> _Stated problem_
Please set down the interview passage from "And just one" to "conversations and discussions.", word for word.

What advice would you give to our current members?

Whenever the kids (or adults) give up on understanding, try to find a different way and it does not have to be only by words. Remember, not only them who are learning but there are so many things we leaders can learn from them too in terms of anything.

And just one thing from my experience, never give up on them first and only make them do what you think is good. Listen to them and try to understand them, let them do and make what they think is perfect because everyone has different sense and point of view anyway, in that way they will open their heart for you despite of the language barriers. Opening up hearts to each other is the best initial step to a good and smooth communication ;-)


What was your favorite part about LbE?



How has living in Japan impacted your current life?

Living in Japan taught me that if someone will not initiate anything, I have to be the leader and initiate it myself. So now, especially at work I think I am good at initiating conversations and discussions.


How is “adulthood”? What has changed in your life since you graduated from LbE?

It has been 8 years since I dared myself to come to Japan to study and I am still living in Japan, still struggling in Japan, still surviving in Japan, still enjoying Japan. Adulthood is HARSH BUT GOOD.

The biggest change after I graduated [from LbE] is probably that I am a full-time worker now. Also the use of English verbally is only about 10%.

I am currently working in an architectural firm, planning, designing and supervising projects in a team. Please do check on my works! One is going to be completed around the end of April 2020.


Any message for [LbE]?

I think I did not properly graduated from [LbE] because I thought I could still join during my free time, but adulting hasn’t allowed me to so far. So I would like to properly say thanks to LBE Japan [...] for the awesome opportunities. Hope to see you all again in the future!

> _Scene question data_

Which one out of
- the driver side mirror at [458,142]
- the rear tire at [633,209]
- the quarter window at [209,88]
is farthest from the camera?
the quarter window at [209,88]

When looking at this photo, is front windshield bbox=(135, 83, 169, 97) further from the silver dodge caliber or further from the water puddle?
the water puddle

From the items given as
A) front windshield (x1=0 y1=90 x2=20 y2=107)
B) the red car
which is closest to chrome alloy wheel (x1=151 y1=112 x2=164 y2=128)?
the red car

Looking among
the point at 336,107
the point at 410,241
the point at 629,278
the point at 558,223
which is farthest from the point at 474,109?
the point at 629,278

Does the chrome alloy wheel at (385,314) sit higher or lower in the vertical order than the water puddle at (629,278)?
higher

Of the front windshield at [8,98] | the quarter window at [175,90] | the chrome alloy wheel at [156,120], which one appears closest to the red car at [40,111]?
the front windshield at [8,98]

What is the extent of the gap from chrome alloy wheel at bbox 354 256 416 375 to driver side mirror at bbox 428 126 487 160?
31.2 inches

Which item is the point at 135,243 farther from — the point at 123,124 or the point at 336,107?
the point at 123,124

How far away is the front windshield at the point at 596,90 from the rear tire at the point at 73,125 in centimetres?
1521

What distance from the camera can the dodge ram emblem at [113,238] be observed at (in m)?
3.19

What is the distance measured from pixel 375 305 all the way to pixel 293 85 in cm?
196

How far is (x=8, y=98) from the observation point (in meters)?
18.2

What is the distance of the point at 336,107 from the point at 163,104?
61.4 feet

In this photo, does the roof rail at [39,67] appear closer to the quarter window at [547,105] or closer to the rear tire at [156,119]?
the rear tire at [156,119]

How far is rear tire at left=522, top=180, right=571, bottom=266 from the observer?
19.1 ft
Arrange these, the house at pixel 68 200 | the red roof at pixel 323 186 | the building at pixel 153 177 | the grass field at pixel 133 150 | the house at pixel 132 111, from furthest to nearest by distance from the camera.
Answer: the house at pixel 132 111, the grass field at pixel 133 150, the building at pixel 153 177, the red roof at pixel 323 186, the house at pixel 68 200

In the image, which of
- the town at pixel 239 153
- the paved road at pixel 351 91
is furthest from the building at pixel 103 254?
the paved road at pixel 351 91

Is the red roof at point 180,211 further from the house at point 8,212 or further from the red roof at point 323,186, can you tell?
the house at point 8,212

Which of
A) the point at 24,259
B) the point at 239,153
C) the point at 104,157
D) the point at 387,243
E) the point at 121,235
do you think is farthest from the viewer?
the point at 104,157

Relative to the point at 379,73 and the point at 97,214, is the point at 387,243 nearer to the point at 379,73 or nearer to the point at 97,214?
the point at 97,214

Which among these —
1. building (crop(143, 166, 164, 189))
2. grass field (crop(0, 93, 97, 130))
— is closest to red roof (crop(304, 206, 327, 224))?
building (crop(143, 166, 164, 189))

> _Response for this exercise_
And just one thing from my experience, never give up on them first and only make them do what you think is good. Listen to them and try to understand them, let them do and make what they think is perfect because everyone has different sense and point of view anyway, in that way they will open their heart for you despite of the language barriers. Opening up hearts to each other is the best initial step to a good and smooth communication ;-)


What was your favorite part about LbE?



How has living in Japan impacted your current life?

Living in Japan taught me that if someone will not initiate anything, I have to be the leader and initiate it myself. So now, especially at work I think I am good at initiating conversations and discussions.